* Teks Dokumen:
METODE PEMBELAJARAN JIGSAW KOMPETITIF
Guru berdiri di depan kelas, mengajukan pertanyaan, dan
menunggu acungan tangan anak-anak sebagai tanda bahwa mereka tahu jawabannya.
Kemungkinan terbaiknya, enam sampai sepuluh anak-anak mengangkat tangan mereka,
mengangkat diri mereka dari kursi dan merentangkan lengan mereka tinggi-tinggi
untuk menarik perhatian guru. Beberapa siswa lainnya duduk diam tanpa menatap
guru, berharap guru tidak memanggil mereka.
Ketika
guru meminta jawaban salah satu siswa bersemangat, ada kekecewaan tampak di
wajah siswa lain yang telah mencoba untuk mendapatkan perhatian guru. Jika
siswa yang dipilih muncul dengan jawaban yang benar, guru tersenyum, mengangguk
setuju, dan melanjutkan ke pertanyaan berikutnya. Sementara itu, para siswa
yang tidak tahu jawaban bernapas lega. Mereka telah lolos untuk tidak
dipermalukan saat itu. Apakah selalu akan seperti ini cara mengajar kita ?
Metode
Pembelajaran Jigsaw Kompetitif adalah penggabungan antara metode pembelajaran
Kooperatif dan Kompetitif. Kelas Jigsaw
merupakan teknik pembelajaran kooperatif yang tercatat dalam tiga dekade telah
berhasil mengurangi konflik ras dan meningkatkan hasil pendidikan yang positif.
Seperti halnya dalam sebuah puzlze, setiap potongan - setiap bagian - sangat
penting untuk menyelesaikan sebuah gambar yang sempurna dari sebuah permainan
puzzle. Jika siswa diibaratkan sebuah bagian penting dalam puzzle, maka setiap
siswa menjadi sangat penting, dan itulah yang membuat metode ini sangat
efektif.
Sejarah
Jigsaw “Sebuah Cerita dari Professor Aronson”
Kelas
jigsaw pertama kali digunakan pada tahun 1971 di Austin , Texas .
Saya dan murid-murid saya yang telah lulus telah menemukan metode jigsaw tahun
itu, sudah suatu keharusan mutlak untuk membantu meredakan situasi yang
menegangkan. Baru-baru ini sekolah dibaurkan, dan karena biasanya setiap ras dipisahkan,
anak-anak berkulit putih, anak-anak Afrika-Amerika, dan anak-anak ras indian
menemukan diri mereka di kelas yang sama untuk pertama kalinya.

* Tugas yang Diperlukan:
[1] Ringkas paragraf teks tentang metode Jigsaw yang diawali dengan kata "Metode Pembelajaran Jigsaw Kompetitif adalah" menjadi daftar poin singkat yang memuat fakta-fakta utamanya.
[2] Ubah bagian teks tentang metode Jigsaw yang dimulai dari kata "Kemungkinan terbaiknya, enam" dan berakhir setelah "tidak memanggil mereka." dengan mengganti "kursi" menjadi "bangku".
[3] Tuliskan kelanjutan teks tentang metode pembelajaran Jigsaw setelah kalimat terakhir yang ditampilkan.
Data di bawah ini berasal dari sumber lain.

* Daftar Data:
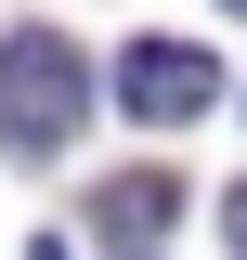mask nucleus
<instances>
[{
    "label": "nucleus",
    "mask_w": 247,
    "mask_h": 260,
    "mask_svg": "<svg viewBox=\"0 0 247 260\" xmlns=\"http://www.w3.org/2000/svg\"><path fill=\"white\" fill-rule=\"evenodd\" d=\"M221 234H234V260H247V182H234V195H221Z\"/></svg>",
    "instance_id": "obj_4"
},
{
    "label": "nucleus",
    "mask_w": 247,
    "mask_h": 260,
    "mask_svg": "<svg viewBox=\"0 0 247 260\" xmlns=\"http://www.w3.org/2000/svg\"><path fill=\"white\" fill-rule=\"evenodd\" d=\"M221 13H247V0H221Z\"/></svg>",
    "instance_id": "obj_5"
},
{
    "label": "nucleus",
    "mask_w": 247,
    "mask_h": 260,
    "mask_svg": "<svg viewBox=\"0 0 247 260\" xmlns=\"http://www.w3.org/2000/svg\"><path fill=\"white\" fill-rule=\"evenodd\" d=\"M169 208H182V182H169V169H117V182L91 195V221L117 234V247H143V234H169Z\"/></svg>",
    "instance_id": "obj_3"
},
{
    "label": "nucleus",
    "mask_w": 247,
    "mask_h": 260,
    "mask_svg": "<svg viewBox=\"0 0 247 260\" xmlns=\"http://www.w3.org/2000/svg\"><path fill=\"white\" fill-rule=\"evenodd\" d=\"M117 104H130L143 130H182V117L221 104V65L195 52V39H130V52H117Z\"/></svg>",
    "instance_id": "obj_2"
},
{
    "label": "nucleus",
    "mask_w": 247,
    "mask_h": 260,
    "mask_svg": "<svg viewBox=\"0 0 247 260\" xmlns=\"http://www.w3.org/2000/svg\"><path fill=\"white\" fill-rule=\"evenodd\" d=\"M78 117H91L78 39H65V26H13V39H0V143H13V156H65Z\"/></svg>",
    "instance_id": "obj_1"
}]
</instances>
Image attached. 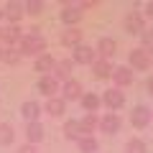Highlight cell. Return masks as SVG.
<instances>
[{
	"mask_svg": "<svg viewBox=\"0 0 153 153\" xmlns=\"http://www.w3.org/2000/svg\"><path fill=\"white\" fill-rule=\"evenodd\" d=\"M13 51H18V54H33V56L38 59V56L46 54V38L38 33V28H31V31L23 36V41H21Z\"/></svg>",
	"mask_w": 153,
	"mask_h": 153,
	"instance_id": "6da1fadb",
	"label": "cell"
},
{
	"mask_svg": "<svg viewBox=\"0 0 153 153\" xmlns=\"http://www.w3.org/2000/svg\"><path fill=\"white\" fill-rule=\"evenodd\" d=\"M128 61H130V69H135V71H146V69H151V64H153L151 54H148L143 46L133 49V51H130V56H128Z\"/></svg>",
	"mask_w": 153,
	"mask_h": 153,
	"instance_id": "7a4b0ae2",
	"label": "cell"
},
{
	"mask_svg": "<svg viewBox=\"0 0 153 153\" xmlns=\"http://www.w3.org/2000/svg\"><path fill=\"white\" fill-rule=\"evenodd\" d=\"M71 61H74V64H87V66H92L94 61H97V49L79 44L76 49H71Z\"/></svg>",
	"mask_w": 153,
	"mask_h": 153,
	"instance_id": "3957f363",
	"label": "cell"
},
{
	"mask_svg": "<svg viewBox=\"0 0 153 153\" xmlns=\"http://www.w3.org/2000/svg\"><path fill=\"white\" fill-rule=\"evenodd\" d=\"M151 120H153V112L146 107V105H138V107H133V112H130V123H133V128H146Z\"/></svg>",
	"mask_w": 153,
	"mask_h": 153,
	"instance_id": "277c9868",
	"label": "cell"
},
{
	"mask_svg": "<svg viewBox=\"0 0 153 153\" xmlns=\"http://www.w3.org/2000/svg\"><path fill=\"white\" fill-rule=\"evenodd\" d=\"M102 102L110 107V112H115V110H120L123 105H125V94H123L117 87H115V89H107V92L102 94Z\"/></svg>",
	"mask_w": 153,
	"mask_h": 153,
	"instance_id": "5b68a950",
	"label": "cell"
},
{
	"mask_svg": "<svg viewBox=\"0 0 153 153\" xmlns=\"http://www.w3.org/2000/svg\"><path fill=\"white\" fill-rule=\"evenodd\" d=\"M82 84L76 82V79H66L64 87H61V100L64 102H69V100H82Z\"/></svg>",
	"mask_w": 153,
	"mask_h": 153,
	"instance_id": "8992f818",
	"label": "cell"
},
{
	"mask_svg": "<svg viewBox=\"0 0 153 153\" xmlns=\"http://www.w3.org/2000/svg\"><path fill=\"white\" fill-rule=\"evenodd\" d=\"M38 92L46 94V97H56V92H59V79H54V74L51 76H41L38 79Z\"/></svg>",
	"mask_w": 153,
	"mask_h": 153,
	"instance_id": "52a82bcc",
	"label": "cell"
},
{
	"mask_svg": "<svg viewBox=\"0 0 153 153\" xmlns=\"http://www.w3.org/2000/svg\"><path fill=\"white\" fill-rule=\"evenodd\" d=\"M100 128H102V133H107V135H112V133L120 130V115L117 112H107L100 120Z\"/></svg>",
	"mask_w": 153,
	"mask_h": 153,
	"instance_id": "ba28073f",
	"label": "cell"
},
{
	"mask_svg": "<svg viewBox=\"0 0 153 153\" xmlns=\"http://www.w3.org/2000/svg\"><path fill=\"white\" fill-rule=\"evenodd\" d=\"M54 69H56V59L51 54H44L36 59V71H41V76H51Z\"/></svg>",
	"mask_w": 153,
	"mask_h": 153,
	"instance_id": "9c48e42d",
	"label": "cell"
},
{
	"mask_svg": "<svg viewBox=\"0 0 153 153\" xmlns=\"http://www.w3.org/2000/svg\"><path fill=\"white\" fill-rule=\"evenodd\" d=\"M112 79H115V84H117V89L128 87V84H133V69L130 66H117V69L112 71Z\"/></svg>",
	"mask_w": 153,
	"mask_h": 153,
	"instance_id": "30bf717a",
	"label": "cell"
},
{
	"mask_svg": "<svg viewBox=\"0 0 153 153\" xmlns=\"http://www.w3.org/2000/svg\"><path fill=\"white\" fill-rule=\"evenodd\" d=\"M125 31L128 33H143V31H146L143 16H138V13H128V16H125Z\"/></svg>",
	"mask_w": 153,
	"mask_h": 153,
	"instance_id": "8fae6325",
	"label": "cell"
},
{
	"mask_svg": "<svg viewBox=\"0 0 153 153\" xmlns=\"http://www.w3.org/2000/svg\"><path fill=\"white\" fill-rule=\"evenodd\" d=\"M82 18V10H79V5H64V10H61V21L66 23V28H74V23Z\"/></svg>",
	"mask_w": 153,
	"mask_h": 153,
	"instance_id": "7c38bea8",
	"label": "cell"
},
{
	"mask_svg": "<svg viewBox=\"0 0 153 153\" xmlns=\"http://www.w3.org/2000/svg\"><path fill=\"white\" fill-rule=\"evenodd\" d=\"M61 44L64 46H71V49H76V46L82 44V31H79V28H66L64 33H61Z\"/></svg>",
	"mask_w": 153,
	"mask_h": 153,
	"instance_id": "4fadbf2b",
	"label": "cell"
},
{
	"mask_svg": "<svg viewBox=\"0 0 153 153\" xmlns=\"http://www.w3.org/2000/svg\"><path fill=\"white\" fill-rule=\"evenodd\" d=\"M92 71H94V76H97V79H107V76H112V64H110L107 59H97L92 64Z\"/></svg>",
	"mask_w": 153,
	"mask_h": 153,
	"instance_id": "5bb4252c",
	"label": "cell"
},
{
	"mask_svg": "<svg viewBox=\"0 0 153 153\" xmlns=\"http://www.w3.org/2000/svg\"><path fill=\"white\" fill-rule=\"evenodd\" d=\"M115 49H117V44H115L112 38H100V44H97V54L102 56V59H107L110 61V56H115Z\"/></svg>",
	"mask_w": 153,
	"mask_h": 153,
	"instance_id": "9a60e30c",
	"label": "cell"
},
{
	"mask_svg": "<svg viewBox=\"0 0 153 153\" xmlns=\"http://www.w3.org/2000/svg\"><path fill=\"white\" fill-rule=\"evenodd\" d=\"M26 138H28L31 146H36V143L44 138V125H41V123H28L26 125Z\"/></svg>",
	"mask_w": 153,
	"mask_h": 153,
	"instance_id": "2e32d148",
	"label": "cell"
},
{
	"mask_svg": "<svg viewBox=\"0 0 153 153\" xmlns=\"http://www.w3.org/2000/svg\"><path fill=\"white\" fill-rule=\"evenodd\" d=\"M46 112L54 115V117H59V115H64V112H66V102L59 97V94H56V97H51L49 102H46Z\"/></svg>",
	"mask_w": 153,
	"mask_h": 153,
	"instance_id": "e0dca14e",
	"label": "cell"
},
{
	"mask_svg": "<svg viewBox=\"0 0 153 153\" xmlns=\"http://www.w3.org/2000/svg\"><path fill=\"white\" fill-rule=\"evenodd\" d=\"M23 8H26V5H21V3H8V5H5V13H3V16H5L10 23H18V21L23 18V13H26Z\"/></svg>",
	"mask_w": 153,
	"mask_h": 153,
	"instance_id": "ac0fdd59",
	"label": "cell"
},
{
	"mask_svg": "<svg viewBox=\"0 0 153 153\" xmlns=\"http://www.w3.org/2000/svg\"><path fill=\"white\" fill-rule=\"evenodd\" d=\"M21 115L26 117L28 123H38L41 107H38V102H23V107H21Z\"/></svg>",
	"mask_w": 153,
	"mask_h": 153,
	"instance_id": "d6986e66",
	"label": "cell"
},
{
	"mask_svg": "<svg viewBox=\"0 0 153 153\" xmlns=\"http://www.w3.org/2000/svg\"><path fill=\"white\" fill-rule=\"evenodd\" d=\"M71 66H74V61H71V59H61V61H56L54 79H69V74H71Z\"/></svg>",
	"mask_w": 153,
	"mask_h": 153,
	"instance_id": "ffe728a7",
	"label": "cell"
},
{
	"mask_svg": "<svg viewBox=\"0 0 153 153\" xmlns=\"http://www.w3.org/2000/svg\"><path fill=\"white\" fill-rule=\"evenodd\" d=\"M97 125H100V120L94 117V112H87V115L82 117V120H79V128H82V135H92Z\"/></svg>",
	"mask_w": 153,
	"mask_h": 153,
	"instance_id": "44dd1931",
	"label": "cell"
},
{
	"mask_svg": "<svg viewBox=\"0 0 153 153\" xmlns=\"http://www.w3.org/2000/svg\"><path fill=\"white\" fill-rule=\"evenodd\" d=\"M100 105H102V100H100L94 92H84V94H82V107L87 110V112H97Z\"/></svg>",
	"mask_w": 153,
	"mask_h": 153,
	"instance_id": "7402d4cb",
	"label": "cell"
},
{
	"mask_svg": "<svg viewBox=\"0 0 153 153\" xmlns=\"http://www.w3.org/2000/svg\"><path fill=\"white\" fill-rule=\"evenodd\" d=\"M13 138H16L13 125H10V123H0V146H10Z\"/></svg>",
	"mask_w": 153,
	"mask_h": 153,
	"instance_id": "603a6c76",
	"label": "cell"
},
{
	"mask_svg": "<svg viewBox=\"0 0 153 153\" xmlns=\"http://www.w3.org/2000/svg\"><path fill=\"white\" fill-rule=\"evenodd\" d=\"M76 146H79L82 153H94V151H97V140H94L92 135H82L79 140H76Z\"/></svg>",
	"mask_w": 153,
	"mask_h": 153,
	"instance_id": "cb8c5ba5",
	"label": "cell"
},
{
	"mask_svg": "<svg viewBox=\"0 0 153 153\" xmlns=\"http://www.w3.org/2000/svg\"><path fill=\"white\" fill-rule=\"evenodd\" d=\"M64 135L69 138V140H79V138H82V128H79V123H76V120L66 123V125H64Z\"/></svg>",
	"mask_w": 153,
	"mask_h": 153,
	"instance_id": "d4e9b609",
	"label": "cell"
},
{
	"mask_svg": "<svg viewBox=\"0 0 153 153\" xmlns=\"http://www.w3.org/2000/svg\"><path fill=\"white\" fill-rule=\"evenodd\" d=\"M125 153H146V143L138 140V138H133V140H128Z\"/></svg>",
	"mask_w": 153,
	"mask_h": 153,
	"instance_id": "484cf974",
	"label": "cell"
},
{
	"mask_svg": "<svg viewBox=\"0 0 153 153\" xmlns=\"http://www.w3.org/2000/svg\"><path fill=\"white\" fill-rule=\"evenodd\" d=\"M26 13H31V16L44 13V3H41V0H31V3H26Z\"/></svg>",
	"mask_w": 153,
	"mask_h": 153,
	"instance_id": "4316f807",
	"label": "cell"
},
{
	"mask_svg": "<svg viewBox=\"0 0 153 153\" xmlns=\"http://www.w3.org/2000/svg\"><path fill=\"white\" fill-rule=\"evenodd\" d=\"M0 59L5 61V64H18V59H21V54H18V51H13V49H5Z\"/></svg>",
	"mask_w": 153,
	"mask_h": 153,
	"instance_id": "83f0119b",
	"label": "cell"
},
{
	"mask_svg": "<svg viewBox=\"0 0 153 153\" xmlns=\"http://www.w3.org/2000/svg\"><path fill=\"white\" fill-rule=\"evenodd\" d=\"M143 49L151 54L153 51V31H143Z\"/></svg>",
	"mask_w": 153,
	"mask_h": 153,
	"instance_id": "f1b7e54d",
	"label": "cell"
},
{
	"mask_svg": "<svg viewBox=\"0 0 153 153\" xmlns=\"http://www.w3.org/2000/svg\"><path fill=\"white\" fill-rule=\"evenodd\" d=\"M18 153H38V151H36V146L26 143V146H21V148H18Z\"/></svg>",
	"mask_w": 153,
	"mask_h": 153,
	"instance_id": "f546056e",
	"label": "cell"
},
{
	"mask_svg": "<svg viewBox=\"0 0 153 153\" xmlns=\"http://www.w3.org/2000/svg\"><path fill=\"white\" fill-rule=\"evenodd\" d=\"M146 16L153 18V3H148V5H146Z\"/></svg>",
	"mask_w": 153,
	"mask_h": 153,
	"instance_id": "4dcf8cb0",
	"label": "cell"
},
{
	"mask_svg": "<svg viewBox=\"0 0 153 153\" xmlns=\"http://www.w3.org/2000/svg\"><path fill=\"white\" fill-rule=\"evenodd\" d=\"M148 92L153 94V76H151V79H148Z\"/></svg>",
	"mask_w": 153,
	"mask_h": 153,
	"instance_id": "1f68e13d",
	"label": "cell"
},
{
	"mask_svg": "<svg viewBox=\"0 0 153 153\" xmlns=\"http://www.w3.org/2000/svg\"><path fill=\"white\" fill-rule=\"evenodd\" d=\"M0 56H3V51H0Z\"/></svg>",
	"mask_w": 153,
	"mask_h": 153,
	"instance_id": "d6a6232c",
	"label": "cell"
}]
</instances>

* Hasil Pengerjaan Tugas:
[1]
- Metode Pembelajaran Jigsaw Kompetitif menggabungkan metode pembelajaran kooperatif dan kompetitif.
- Kelas Jigsaw adalah teknik pembelajaran kooperatif yang selama tiga dekade tercatat berhasil mengurangi konflik ras dan meningkatkan hasil pendidikan yang positif.
- Seperti dalam puzzle, setiap potongan sangat penting untuk menyelesaikan gambar yang sempurna.
- Jika siswa diibaratkan bagian penting dalam puzzle, setiap siswa menjadi sangat penting, dan hal itulah yang membuat metode ini sangat efektif.

[2]
Kemungkinan terbaiknya, enam sampai sepuluh anak-anak mengangkat tangan mereka,
mengangkat diri mereka dari bangku dan merentangkan lengan mereka tinggi-tinggi
untuk menarik perhatian guru. Beberapa siswa lainnya duduk diam tanpa menatap
guru, berharap guru tidak memanggil mereka.

[3]
Dalam
beberapa minggu, saling curiga mulai terlihat antar ras, ketakutan, dan
ketidakpercayaan antara kelompok-kelompok ras menghasilkan suasana kekacauan
dan permusuhan. Untuk pertama kalinya perkelahian meletus di koridor. Pengawas
sekolah memanggilku untuk melihat apakah kami bisa melakukan sesuatu untuk
membantu siswa bergaul satu sama lain. Setelah mengamati apa yang sedang
terjadi di dalam kelas selama beberapa hari, murid-murid saya dan saya
menyimpulkan bahwa permusuhan antar kelompok didorong oleh lingkungan yang
kompetitif di kelas.
Dalam
setiap kelas yang kami amati, para siswa bekerja sendiri-sendiri dan bersaing
satu sama lain. Berikut ini adalah deskripsi lima kelas yang kami amati: Hanya perlu beberapa hari pengamatan dan
wawancara, untuk melihat apa yang terjadi dalam ruang kelas. Kami menyadari
bahwa kami perlu untuk mengalihkan penekanan dari suasana kompetitif tanpa
henti ke yang lebih kooperatif. Saat itu, dalam konteks ini kita menemukan metode
jigsaw. Penekanan pertama kami adalah dengan anak kelas lima . Pertama-tama kita membantu beberapa
guru menyusun metode jigsaw bagi para siswa untuk belajar tentang kehidupan
Eleanor Roosevelt. Kami membagi siswa menjadi kelompok-kelompok kecil,
diversifikasi dalam hal ras, etnisitas dan gender, sehingga setiap siswa bertanggung
jawab atas bagian tertentu dari biografi Tak perlu dikatakan, setidaknya satu
atau dua siswa dalam kelompok masing-masing sudah dipandang sebagai
"pecundang" oleh teman sekelas mereka.
Carlos
adalah salah satu siswa tersebut. Carlos sangat pemalu dan tidak aman di
lingkungan barunya. Bahasa Inggris adalah bahasa kedua baginya. Dia berbicara
cukup baik, tetapi dengan sedikit aksen. Coba bayangkan pengalamannya : Setelah
terbiasa dengan keadaan seluruh kelas terdiri dari siswa berkulit hitam seperti
dirinya, ia tiba-tiba menggunakan bus melintasi kota ke daerah kelas menengah dan masuk ke
dalam kelas dengan siswa kulit putih yang fasih berbahasa Inggris.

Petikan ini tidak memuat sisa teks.